• [SOURCE EXTRACT]:
'''

Micromachining may result in an increased amount of burrs and surface roughness when compared to conventional machining. In milling, burring increases as feed increases, and decreases as speed increases. During a machining operation, chips are created by the compression and shearing of the workpiece material along the primary shear zone. This shear zone can be seen in Figure 2 below. As stated before, the chip thickness-to-edge radius ratio is much higher in miniature applications. Therefore, plastic and elastic deformation zones are created during cutting and are located adjacent to the primary shear zone (Figure 2a). Consequently, when the cutting edge is close to the border of the workpiece, the elastic zone also reaches this border (Figure 2b). Plastic deformation spreads into this area as the cutting edge advances, and more plastic deformation forms at the border due to the connecting elastic deformation zones (Figure 2c). A permanent burr begins to form when the plastic deformation zones connect (Figure 2d) and are expanded once a chip cracks along the slip line (Figure 2e). When the chips finally break off from the edge of the workpiece, a burr is left behind (Figure 2f).

Tool Path Best Practices for Miniature End Mills

Because of the fragility of miniature tools, the tool path must be programmed in such a way as to avoid a sudden amount of cutting force, as well as permit the distribution of cutting forces along multiple axes. For these reasons, the following practices should be considered when writing a program for a miniature tool path:

Ramping Into a Part

Circular ramping is the best practice for moving down axially into a part, as it evenly distributes cutting forces along the x, y, and z planes. If you have to move into a part radially at a certain depth of cut, consider an arching tool path as this gradually loads cutting forces onto the tool instead of all at once.

Machining in Circular Paths

You should not use the same speeds and feed for a circular path as you would for a linear path. This is because of an effect called compounded angular velocity. Each tooth on a cutting tool has its own angular velocity when it is active in the spindle. When a circular tool path is used, another angular velocity component is added to the system and, therefore, the teeth on the outer portion of tool path are traveling at a substantially different speed than expected. The feed of the tool must be adjusted depending on whether it is an internal or external circular operation. To find out how to adjust your feed, check out this article on running in circles.

Slotting with a Miniature Tool

Do not approach a miniature slot the same way as you would a larger slot. With a miniature slot, you want as many flutes on the tool as possible, as this increases the rigidity of the tool through a larger core. This decreases the possibility of the tool breaking due to deflection. Because there is less room for chips to evacuate with a higher number of flutes, the axial engagement must be decreased. With larger diameter tools you may be stepping down 50% – 100% of the tool diameter. But when using miniatures with a higher flute count, only step down between 5% – 15%, depending on the size of the diameter and risk of deflection. The feed rate should be increased to compensate for the decreased axial engagement. The feed can be increased even high when using a ball nose end mill as chip thinning occurs at these light depths of cut and begins to act like a high feed mill.

'''

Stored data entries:
'''

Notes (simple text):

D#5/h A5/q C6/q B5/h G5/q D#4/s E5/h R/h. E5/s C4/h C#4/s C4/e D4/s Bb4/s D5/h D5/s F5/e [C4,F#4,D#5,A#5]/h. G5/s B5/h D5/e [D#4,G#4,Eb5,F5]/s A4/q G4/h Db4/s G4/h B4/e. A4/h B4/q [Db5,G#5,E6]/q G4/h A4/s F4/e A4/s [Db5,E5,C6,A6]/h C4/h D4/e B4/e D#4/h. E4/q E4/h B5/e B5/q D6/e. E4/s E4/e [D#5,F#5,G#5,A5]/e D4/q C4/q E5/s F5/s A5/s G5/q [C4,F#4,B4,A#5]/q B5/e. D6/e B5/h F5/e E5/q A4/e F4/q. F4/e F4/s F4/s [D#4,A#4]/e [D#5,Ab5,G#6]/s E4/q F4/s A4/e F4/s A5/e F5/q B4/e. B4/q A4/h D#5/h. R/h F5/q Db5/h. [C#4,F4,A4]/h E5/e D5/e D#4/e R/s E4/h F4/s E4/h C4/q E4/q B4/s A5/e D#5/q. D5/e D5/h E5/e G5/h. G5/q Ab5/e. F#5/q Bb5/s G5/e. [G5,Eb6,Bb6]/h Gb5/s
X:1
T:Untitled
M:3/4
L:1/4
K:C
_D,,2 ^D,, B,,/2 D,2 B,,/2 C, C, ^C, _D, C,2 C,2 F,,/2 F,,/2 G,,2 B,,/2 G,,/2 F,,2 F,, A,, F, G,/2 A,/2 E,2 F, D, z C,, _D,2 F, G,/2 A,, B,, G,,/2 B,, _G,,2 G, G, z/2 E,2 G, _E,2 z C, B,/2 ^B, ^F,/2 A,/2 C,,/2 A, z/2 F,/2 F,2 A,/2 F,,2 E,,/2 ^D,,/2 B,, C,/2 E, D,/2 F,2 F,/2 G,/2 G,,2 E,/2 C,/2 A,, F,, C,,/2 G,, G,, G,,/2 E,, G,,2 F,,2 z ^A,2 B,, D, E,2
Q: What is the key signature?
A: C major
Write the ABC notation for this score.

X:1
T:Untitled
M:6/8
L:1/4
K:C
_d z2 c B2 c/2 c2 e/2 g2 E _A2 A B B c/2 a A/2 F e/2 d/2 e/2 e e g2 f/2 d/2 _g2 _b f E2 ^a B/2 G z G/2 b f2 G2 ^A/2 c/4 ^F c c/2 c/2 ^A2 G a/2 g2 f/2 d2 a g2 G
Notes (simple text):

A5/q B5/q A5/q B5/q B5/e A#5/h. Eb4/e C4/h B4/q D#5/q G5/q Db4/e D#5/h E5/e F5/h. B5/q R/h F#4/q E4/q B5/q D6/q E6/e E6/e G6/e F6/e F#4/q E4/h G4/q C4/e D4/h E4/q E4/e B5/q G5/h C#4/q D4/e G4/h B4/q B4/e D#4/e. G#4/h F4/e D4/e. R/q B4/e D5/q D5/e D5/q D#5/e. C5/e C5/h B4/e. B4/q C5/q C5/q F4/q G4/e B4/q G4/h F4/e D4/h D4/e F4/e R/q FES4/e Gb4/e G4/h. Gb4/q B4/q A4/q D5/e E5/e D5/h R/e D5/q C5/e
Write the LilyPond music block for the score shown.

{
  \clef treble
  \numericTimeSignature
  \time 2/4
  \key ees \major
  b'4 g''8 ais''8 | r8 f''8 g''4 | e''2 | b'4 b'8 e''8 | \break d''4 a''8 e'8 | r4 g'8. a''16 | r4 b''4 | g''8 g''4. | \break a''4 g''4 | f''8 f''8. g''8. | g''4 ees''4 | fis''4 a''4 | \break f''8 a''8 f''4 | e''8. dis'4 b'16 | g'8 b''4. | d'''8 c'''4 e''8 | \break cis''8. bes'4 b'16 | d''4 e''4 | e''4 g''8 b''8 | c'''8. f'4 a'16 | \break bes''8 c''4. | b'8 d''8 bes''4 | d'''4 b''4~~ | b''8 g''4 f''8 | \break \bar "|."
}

'''

• [TASKS FOR THIS EXERCISE]:
(1) In the micromachining text, what step-down range is recommended for miniature tools with a higher flute count?
(2) Reproduce the entries from their first line up to and including the line with "Write the ABC notation for this score.".
The micromachining text and the entries come from separate sources.

• [THE RESULTS]:
(1) Between 5% and 15%, depending on the size of the diameter and the risk of deflection.

(2)
Notes (simple text):

D#5/h A5/q C6/q B5/h G5/q D#4/s E5/h R/h. E5/s C4/h C#4/s C4/e D4/s Bb4/s D5/h D5/s F5/e [C4,F#4,D#5,A#5]/h. G5/s B5/h D5/e [D#4,G#4,Eb5,F5]/s A4/q G4/h Db4/s G4/h B4/e. A4/h B4/q [Db5,G#5,E6]/q G4/h A4/s F4/e A4/s [Db5,E5,C6,A6]/h C4/h D4/e B4/e D#4/h. E4/q E4/h B5/e B5/q D6/e. E4/s E4/e [D#5,F#5,G#5,A5]/e D4/q C4/q E5/s F5/s A5/s G5/q [C4,F#4,B4,A#5]/q B5/e. D6/e B5/h F5/e E5/q A4/e F4/q. F4/e F4/s F4/s [D#4,A#4]/e [D#5,Ab5,G#6]/s E4/q F4/s A4/e F4/s A5/e F5/q B4/e. B4/q A4/h D#5/h. R/h F5/q Db5/h. [C#4,F4,A4]/h E5/e D5/e D#4/e R/s E4/h F4/s E4/h C4/q E4/q B4/s A5/e D#5/q. D5/e D5/h E5/e G5/h. G5/q Ab5/e. F#5/q Bb5/s G5/e. [G5,Eb6,Bb6]/h Gb5/s
X:1
T:Untitled
M:3/4
L:1/4
K:C
_D,,2 ^D,, B,,/2 D,2 B,,/2 C, C, ^C, _D, C,2 C,2 F,,/2 F,,/2 G,,2 B,,/2 G,,/2 F,,2 F,, A,, F, G,/2 A,/2 E,2 F, D, z C,, _D,2 F, G,/2 A,, B,, G,,/2 B,, _G,,2 G, G, z/2 E,2 G, _E,2 z C, B,/2 ^B, ^F,/2 A,/2 C,,/2 A, z/2 F,/2 F,2 A,/2 F,,2 E,,/2 ^D,,/2 B,, C,/2 E, D,/2 F,2 F,/2 G,/2 G,,2 E,/2 C,/2 A,, F,, C,,/2 G,, G,, G,,/2 E,, G,,2 F,,2 z ^A,2 B,, D, E,2
Q: What is the key signature?
A: C major
Write the ABC notation for this score.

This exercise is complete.